O
incêndio Costa-Lacerda
Henrique Raposo
«Num país que levasse a sério a transparência e a
responsabilização, António Costa já estava politicamente destruído. Como se o
nepotismo do negócio TAP (amigo Lacerda) não fosse suficiente, assistimos nesta
semana a um desnorte inédito ao nível da estrutura do Estado. Agora percebe-se
que a campanha eleitoral desastrada de 2015 que conduziu à sua derrota não foi
um acaso: quando sai do círculo lisboeta onde é protegido por jornalistas,
comentadores e senadores, quando é testado a sério, Costa falha. É incompetente.
Mas a questão, como dizia há pouco, vai muito além desta semana. A tragédia de
Pedrógão é a consequência de falhas graves do passado de Costa e do regime.
O tal Siresp foi recontratado por Costa em 2005. O
problema aqui não é a mera incompetência ou falta de coragem para rasgar esta
PPP que tem o dedo da PT, do BES, do BPN — algo que Costa partilha com outros
ministros do PSD antes e depois de 2005. O problema, meus caros, é que Costa
recontratou o Siresp num negócio que envolveu o amigo Lacerda. A sua carreira
política devia ter morrido aqui. Não morreu. Costa é da esquerda lisboeta, ou
seja, tem um salvo-conduto que o coloca acima do bem e do mal.

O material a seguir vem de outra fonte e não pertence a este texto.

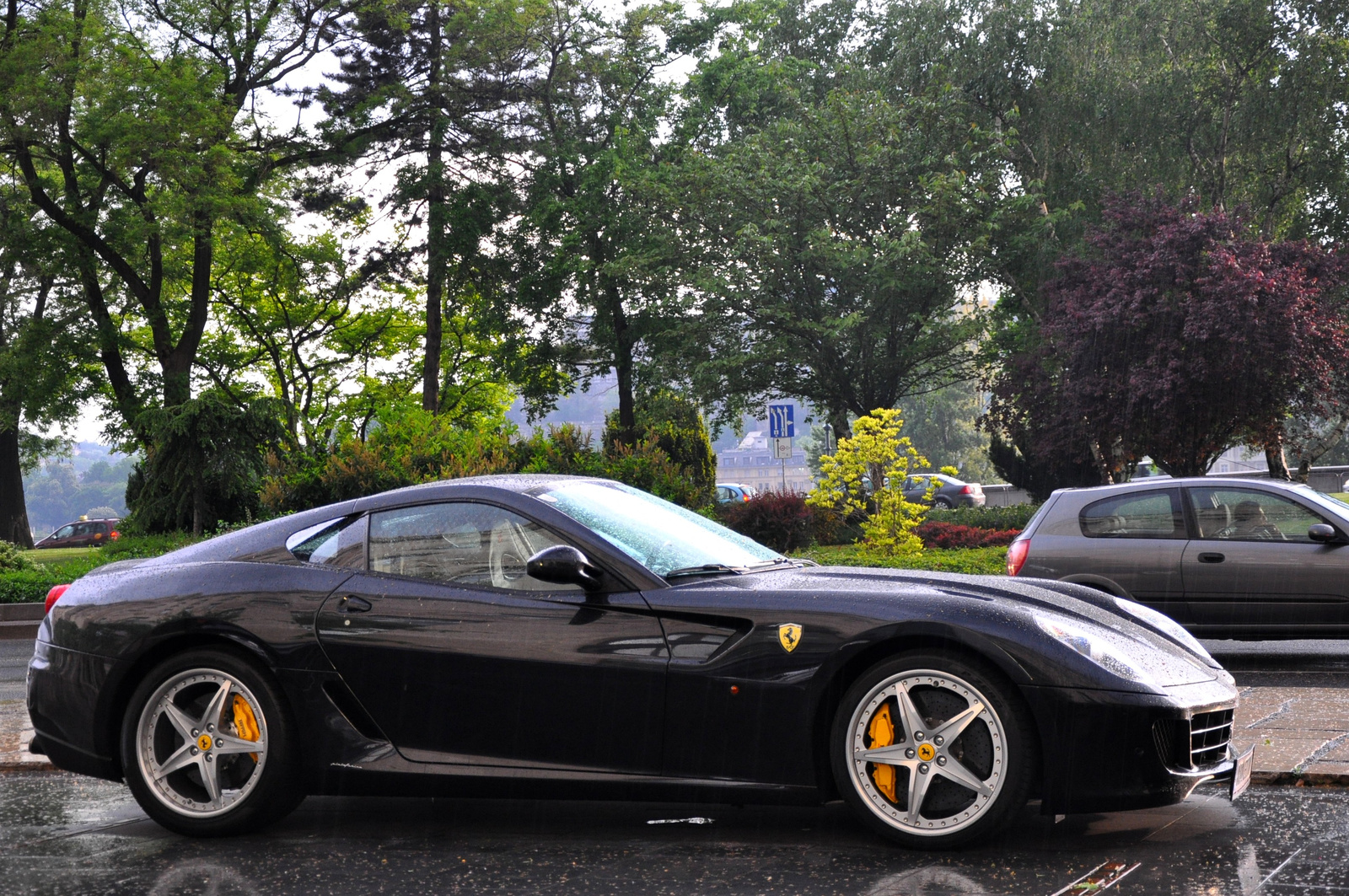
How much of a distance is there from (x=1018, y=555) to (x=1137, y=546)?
88cm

Sucede ainda que
os primeiros-ministros do PS têm o direito divino de trazer as suas amizades para
o perímetro do dinheiro público.
Mas continuemos, porque o incêndio Lacerda também
continua. Costa foi o ministro que desprezou o grande estudo feito neste século
para a reforma do combate aos fogos. Um dos grandes especialistas, José Miguel
Cardoso Pereira, escreveu nesse estudo o que agora é tragicamente evidente: não
se pode concentrar tudo a jusante, no combate; é preciso retirar a proteção
civil do combate ao fogo, é preciso criar um corpo de sapadores/engenheiros que
trabalhe de janeiro a dezembro; como se faz no Chile, Espanha, Austrália,
Califórnia, podemos fazer mais com menos dinheiro.
Como o próprio Ascenso Simões reconheceu, Costa
desprezou o estudo e optou pela política voluntarista do combate, adjudicando,
entre outras coisas, os helicópteros Kamov. Estes Kamovs, além de caríssimos,
são inúteis. Ou seja, a incompetência de Costa surge de novo, mas vem
acompanhada de algo ainda mais grave: nepotismo e eleitoralismo. Costa
contratou os Kamovs num negócio que voltou a envolver o amigo Lacerda, desprezou
o saber científico, cedeu ao mais fácil e ao mais telegénico: a foto ao lado
dos grandes meios, que, segundo os especialistas, não resolvem o problema. Em
resumo, tudo o que está errado no regime e no sistema de proteção civil
cruza-se com Costa e com esta tragédia — talvez a maior desde as cheias de
1967.
Não falo de 1967 por acaso. Costa e Marcelo
impuseram ao país uma atmosfera idêntica àquela que Salazar impôs em 1967: foi
a natureza, nada podia ser feito, não houve erros técnicos ou políticos, fazer
perguntas é antipatriótico, siga a banda. E muito jornalismo pactuou e pactua
com a narrativa. Aliás, tem sido abjeta a forma como muitos media têm
glorificado as lágrimas e abraços dos governantes, como se tivessem sido eles a
sofrer a tragédia, como se tivessem sido eles a perder filhos, pais e avós.
Está para lá do revoltante, é grotesco.»